A lot of really bad ideas have been tried and failed to work in this world and we should learn from them - that said I don't know if America's version of a liberal democracy has proven itself to be that great in the long run. There was a period of extreme common wealth growth but after WW2 (about the eighties) that's mostly dried up. While we need to recognize failures abroad (i.e. the Soviet system implemented by Lenin and its offshoots) I think our own system needs some active maintenance to be rebalanced. Lately the extremes have grown too wide and we need to do like Teddy and break up some of the big concentrations of wealth so that the engine can keep running clean for another half-century or so.

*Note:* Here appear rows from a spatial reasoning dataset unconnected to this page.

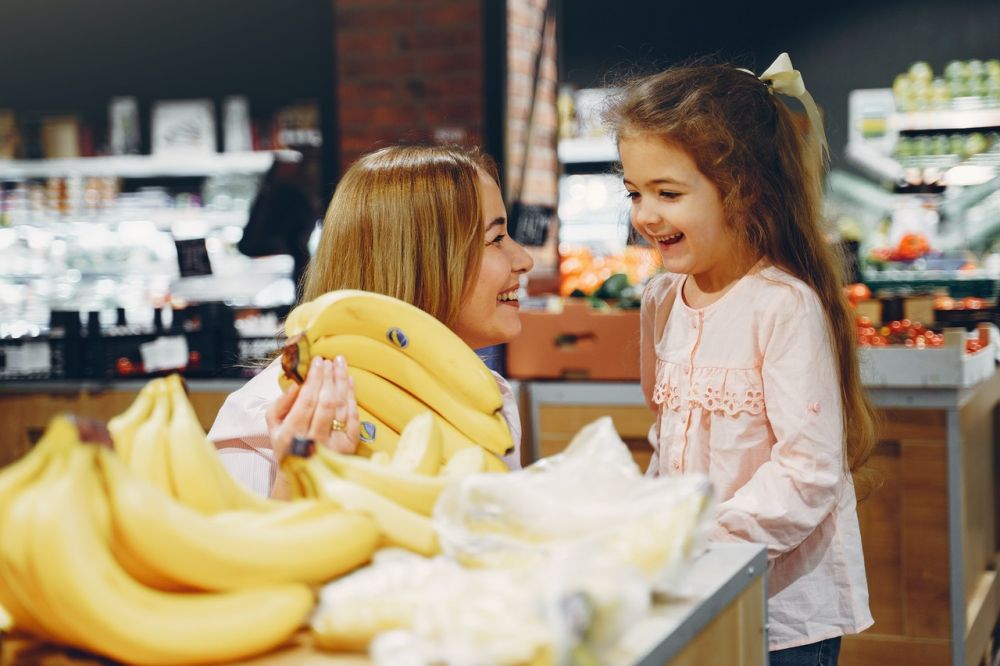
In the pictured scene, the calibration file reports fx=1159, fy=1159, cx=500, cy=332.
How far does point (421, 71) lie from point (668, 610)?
13.0ft

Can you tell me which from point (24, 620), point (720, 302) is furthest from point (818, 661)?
point (24, 620)

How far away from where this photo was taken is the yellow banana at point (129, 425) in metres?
1.21

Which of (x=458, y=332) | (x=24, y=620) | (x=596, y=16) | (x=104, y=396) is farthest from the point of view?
(x=596, y=16)

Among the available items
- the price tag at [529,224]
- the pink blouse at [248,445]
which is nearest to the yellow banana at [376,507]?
the pink blouse at [248,445]

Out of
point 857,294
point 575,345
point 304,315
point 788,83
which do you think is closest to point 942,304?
point 857,294

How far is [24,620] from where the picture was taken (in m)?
1.07

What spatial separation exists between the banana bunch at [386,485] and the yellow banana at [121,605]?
0.14 m

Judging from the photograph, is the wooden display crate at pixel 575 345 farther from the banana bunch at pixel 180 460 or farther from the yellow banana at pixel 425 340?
the banana bunch at pixel 180 460

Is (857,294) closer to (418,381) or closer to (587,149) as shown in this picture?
(418,381)

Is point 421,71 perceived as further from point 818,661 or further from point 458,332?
point 818,661

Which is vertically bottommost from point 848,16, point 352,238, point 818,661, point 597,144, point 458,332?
point 818,661

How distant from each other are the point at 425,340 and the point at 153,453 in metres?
0.55

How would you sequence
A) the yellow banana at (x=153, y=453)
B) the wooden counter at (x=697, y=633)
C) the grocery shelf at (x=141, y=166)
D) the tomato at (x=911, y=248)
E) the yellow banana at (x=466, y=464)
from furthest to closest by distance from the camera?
1. the grocery shelf at (x=141, y=166)
2. the tomato at (x=911, y=248)
3. the yellow banana at (x=466, y=464)
4. the yellow banana at (x=153, y=453)
5. the wooden counter at (x=697, y=633)

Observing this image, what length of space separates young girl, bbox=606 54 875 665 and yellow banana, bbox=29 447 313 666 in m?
0.95
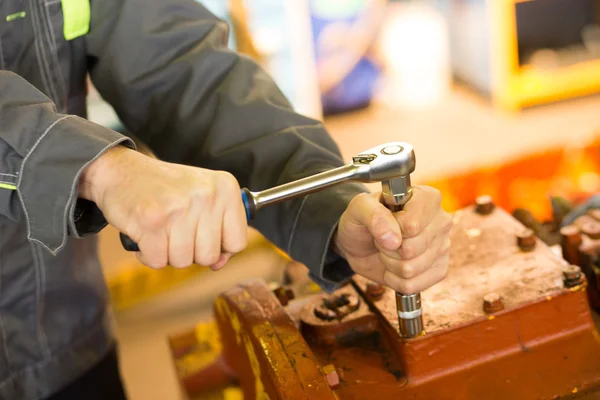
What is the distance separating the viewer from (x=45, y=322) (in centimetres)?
99

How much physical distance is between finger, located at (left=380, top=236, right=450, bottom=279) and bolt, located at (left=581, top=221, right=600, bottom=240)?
0.80 feet

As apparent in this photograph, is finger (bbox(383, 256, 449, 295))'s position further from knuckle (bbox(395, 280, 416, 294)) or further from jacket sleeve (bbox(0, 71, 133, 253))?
jacket sleeve (bbox(0, 71, 133, 253))

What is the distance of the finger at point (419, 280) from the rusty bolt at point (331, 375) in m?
0.11

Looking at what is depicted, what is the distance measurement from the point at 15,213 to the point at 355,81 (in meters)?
2.52

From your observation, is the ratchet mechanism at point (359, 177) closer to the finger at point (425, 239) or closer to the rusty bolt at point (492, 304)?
the finger at point (425, 239)

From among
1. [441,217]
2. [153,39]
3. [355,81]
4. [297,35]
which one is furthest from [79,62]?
[355,81]

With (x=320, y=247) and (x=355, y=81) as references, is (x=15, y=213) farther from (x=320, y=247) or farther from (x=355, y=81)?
(x=355, y=81)

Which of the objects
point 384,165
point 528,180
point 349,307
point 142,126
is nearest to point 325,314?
point 349,307

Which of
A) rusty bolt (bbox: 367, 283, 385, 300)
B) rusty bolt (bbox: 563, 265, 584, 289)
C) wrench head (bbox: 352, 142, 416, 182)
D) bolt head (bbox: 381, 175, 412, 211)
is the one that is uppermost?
wrench head (bbox: 352, 142, 416, 182)

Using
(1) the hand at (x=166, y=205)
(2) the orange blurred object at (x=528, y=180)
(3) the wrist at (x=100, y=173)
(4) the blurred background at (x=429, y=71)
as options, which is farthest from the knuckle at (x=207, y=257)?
(4) the blurred background at (x=429, y=71)

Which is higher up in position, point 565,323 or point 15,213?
point 15,213

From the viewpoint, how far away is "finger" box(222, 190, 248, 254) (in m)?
0.70

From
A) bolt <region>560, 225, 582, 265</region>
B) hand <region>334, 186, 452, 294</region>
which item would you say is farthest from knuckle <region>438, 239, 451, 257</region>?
bolt <region>560, 225, 582, 265</region>

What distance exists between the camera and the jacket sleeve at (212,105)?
0.93 m
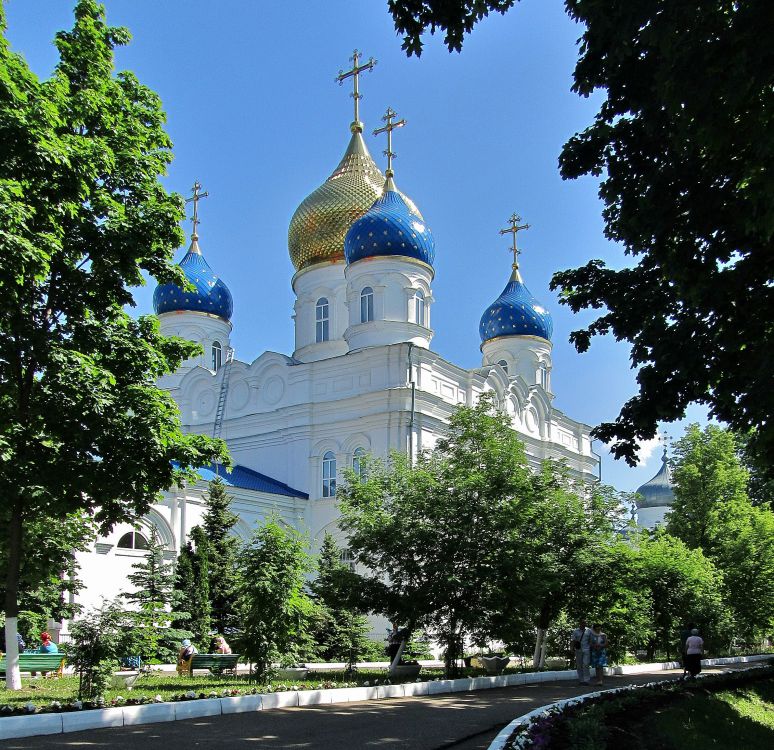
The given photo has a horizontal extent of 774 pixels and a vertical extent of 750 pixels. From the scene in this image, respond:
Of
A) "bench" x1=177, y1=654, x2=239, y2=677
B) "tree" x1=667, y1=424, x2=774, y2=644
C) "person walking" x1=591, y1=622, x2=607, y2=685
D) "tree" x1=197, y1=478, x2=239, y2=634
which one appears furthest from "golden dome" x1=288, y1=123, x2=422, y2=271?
"person walking" x1=591, y1=622, x2=607, y2=685

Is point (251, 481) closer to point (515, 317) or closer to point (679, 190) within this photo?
point (515, 317)

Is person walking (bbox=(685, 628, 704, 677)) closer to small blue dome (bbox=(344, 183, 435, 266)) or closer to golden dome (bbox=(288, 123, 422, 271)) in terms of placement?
small blue dome (bbox=(344, 183, 435, 266))

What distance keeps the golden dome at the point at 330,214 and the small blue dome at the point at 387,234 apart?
2283mm

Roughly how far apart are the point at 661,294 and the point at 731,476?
73.7 ft

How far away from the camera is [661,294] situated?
1264 centimetres

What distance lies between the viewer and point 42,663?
16.8 m

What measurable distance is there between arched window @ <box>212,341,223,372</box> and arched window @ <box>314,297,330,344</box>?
4786mm


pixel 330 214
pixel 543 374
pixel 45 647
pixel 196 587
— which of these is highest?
pixel 330 214

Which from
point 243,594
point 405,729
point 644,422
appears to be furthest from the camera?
point 243,594

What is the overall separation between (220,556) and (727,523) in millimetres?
18008

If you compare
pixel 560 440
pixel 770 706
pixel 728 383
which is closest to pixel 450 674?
pixel 770 706

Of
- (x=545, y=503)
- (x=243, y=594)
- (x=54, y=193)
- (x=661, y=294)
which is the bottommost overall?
(x=243, y=594)

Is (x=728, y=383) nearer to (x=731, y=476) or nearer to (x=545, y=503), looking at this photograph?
(x=545, y=503)

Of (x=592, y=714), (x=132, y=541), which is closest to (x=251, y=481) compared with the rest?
(x=132, y=541)
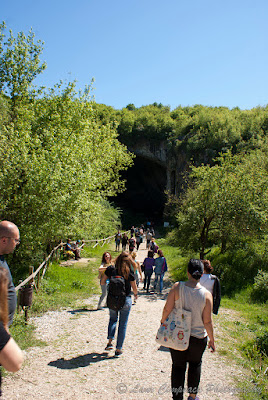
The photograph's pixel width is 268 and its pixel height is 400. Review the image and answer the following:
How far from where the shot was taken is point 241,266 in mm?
13000

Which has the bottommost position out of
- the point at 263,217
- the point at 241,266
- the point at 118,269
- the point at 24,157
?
the point at 241,266

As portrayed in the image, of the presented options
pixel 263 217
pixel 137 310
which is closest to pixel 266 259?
pixel 263 217

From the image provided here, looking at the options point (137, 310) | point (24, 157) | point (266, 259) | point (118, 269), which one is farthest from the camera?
→ point (266, 259)

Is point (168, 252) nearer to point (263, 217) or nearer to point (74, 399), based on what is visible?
point (263, 217)

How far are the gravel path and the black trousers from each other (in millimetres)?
788

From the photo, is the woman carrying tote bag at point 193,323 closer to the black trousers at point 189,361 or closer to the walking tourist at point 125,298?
the black trousers at point 189,361

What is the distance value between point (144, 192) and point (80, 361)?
142ft

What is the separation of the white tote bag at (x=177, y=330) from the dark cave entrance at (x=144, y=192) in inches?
1554

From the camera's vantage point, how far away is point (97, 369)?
4.98 m

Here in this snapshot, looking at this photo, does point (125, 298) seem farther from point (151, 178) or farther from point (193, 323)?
point (151, 178)

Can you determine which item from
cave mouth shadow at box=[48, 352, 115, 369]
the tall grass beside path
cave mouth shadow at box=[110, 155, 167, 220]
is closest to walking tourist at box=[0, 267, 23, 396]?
cave mouth shadow at box=[48, 352, 115, 369]

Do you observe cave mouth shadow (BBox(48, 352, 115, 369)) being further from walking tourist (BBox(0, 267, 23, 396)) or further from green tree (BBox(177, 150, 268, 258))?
green tree (BBox(177, 150, 268, 258))

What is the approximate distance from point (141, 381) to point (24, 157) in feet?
26.8

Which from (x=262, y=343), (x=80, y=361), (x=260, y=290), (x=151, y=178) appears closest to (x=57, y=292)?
(x=80, y=361)
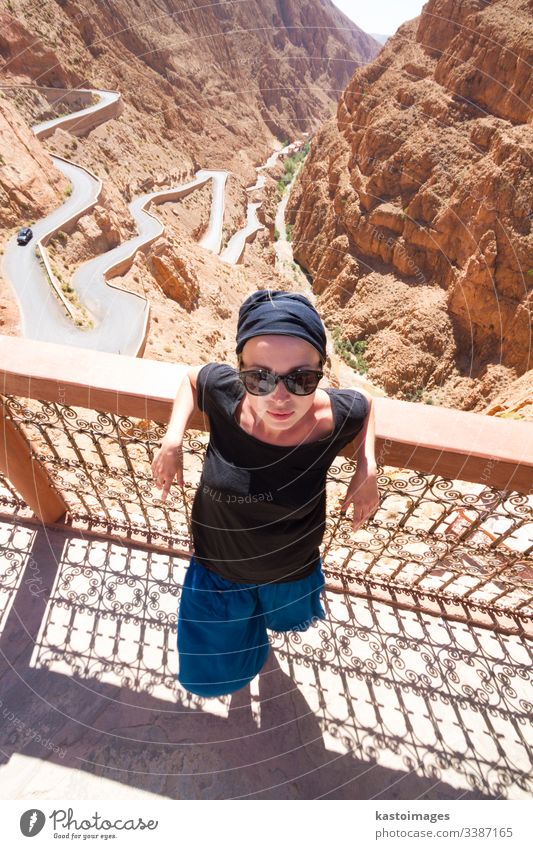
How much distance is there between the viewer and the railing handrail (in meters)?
1.33

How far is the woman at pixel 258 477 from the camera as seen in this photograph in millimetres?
1171

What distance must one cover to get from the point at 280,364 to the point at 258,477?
0.39 meters

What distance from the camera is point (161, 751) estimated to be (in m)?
1.81

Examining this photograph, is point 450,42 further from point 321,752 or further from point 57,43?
point 321,752

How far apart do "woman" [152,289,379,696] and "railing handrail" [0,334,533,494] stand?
13 centimetres

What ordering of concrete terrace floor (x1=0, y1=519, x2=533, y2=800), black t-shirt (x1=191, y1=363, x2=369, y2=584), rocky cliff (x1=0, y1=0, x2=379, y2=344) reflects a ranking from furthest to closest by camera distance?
rocky cliff (x1=0, y1=0, x2=379, y2=344)
concrete terrace floor (x1=0, y1=519, x2=533, y2=800)
black t-shirt (x1=191, y1=363, x2=369, y2=584)

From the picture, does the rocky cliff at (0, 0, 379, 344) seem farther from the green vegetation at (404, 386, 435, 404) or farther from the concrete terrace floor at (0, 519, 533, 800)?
the concrete terrace floor at (0, 519, 533, 800)

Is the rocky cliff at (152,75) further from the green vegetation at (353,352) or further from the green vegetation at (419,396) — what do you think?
the green vegetation at (419,396)

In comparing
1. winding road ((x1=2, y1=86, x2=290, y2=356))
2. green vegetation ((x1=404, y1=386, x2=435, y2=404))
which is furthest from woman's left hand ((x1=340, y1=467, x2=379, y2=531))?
green vegetation ((x1=404, y1=386, x2=435, y2=404))

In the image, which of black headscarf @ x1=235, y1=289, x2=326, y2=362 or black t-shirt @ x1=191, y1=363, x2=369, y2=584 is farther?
black t-shirt @ x1=191, y1=363, x2=369, y2=584

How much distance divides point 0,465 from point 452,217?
23.1 m

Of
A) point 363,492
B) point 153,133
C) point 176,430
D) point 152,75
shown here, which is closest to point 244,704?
point 363,492

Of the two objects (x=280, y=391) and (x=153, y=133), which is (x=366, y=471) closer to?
(x=280, y=391)

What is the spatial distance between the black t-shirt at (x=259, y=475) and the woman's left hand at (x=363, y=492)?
0.36 ft
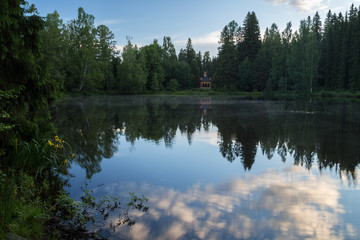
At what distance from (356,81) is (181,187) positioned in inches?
2238

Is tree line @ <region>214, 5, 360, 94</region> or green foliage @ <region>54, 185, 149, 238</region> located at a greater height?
tree line @ <region>214, 5, 360, 94</region>

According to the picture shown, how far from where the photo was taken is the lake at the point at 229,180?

It's misleading to think of any democratic style government as being in stasis - the world is constantly in flux.

You're disregarding the negative examples. Free markets have been tried and failed in Argentina, Russia, and to various degrees everywhere in most former 'communist' countries - they quickly turned into cleptocracy and corruption. China showed that you can get very wealthy without rule of law and without liberal democracy, and with massive government intervention in the market (but not with a planned economy).

In my own country, free markets only started bringing prosperity after getting at least some semblance of liberal democracy and rule of law - before that, in the absence of a strong state, it was a very literal robber barons' paradise.

I think this is why Rayiner said the blueprint was "free markets, rule of law, liberal democracy", not "free markets" by themselves.
Rayiner's own positive examples did not fulfill that blueprint, either, with the exception, I think, of Japan.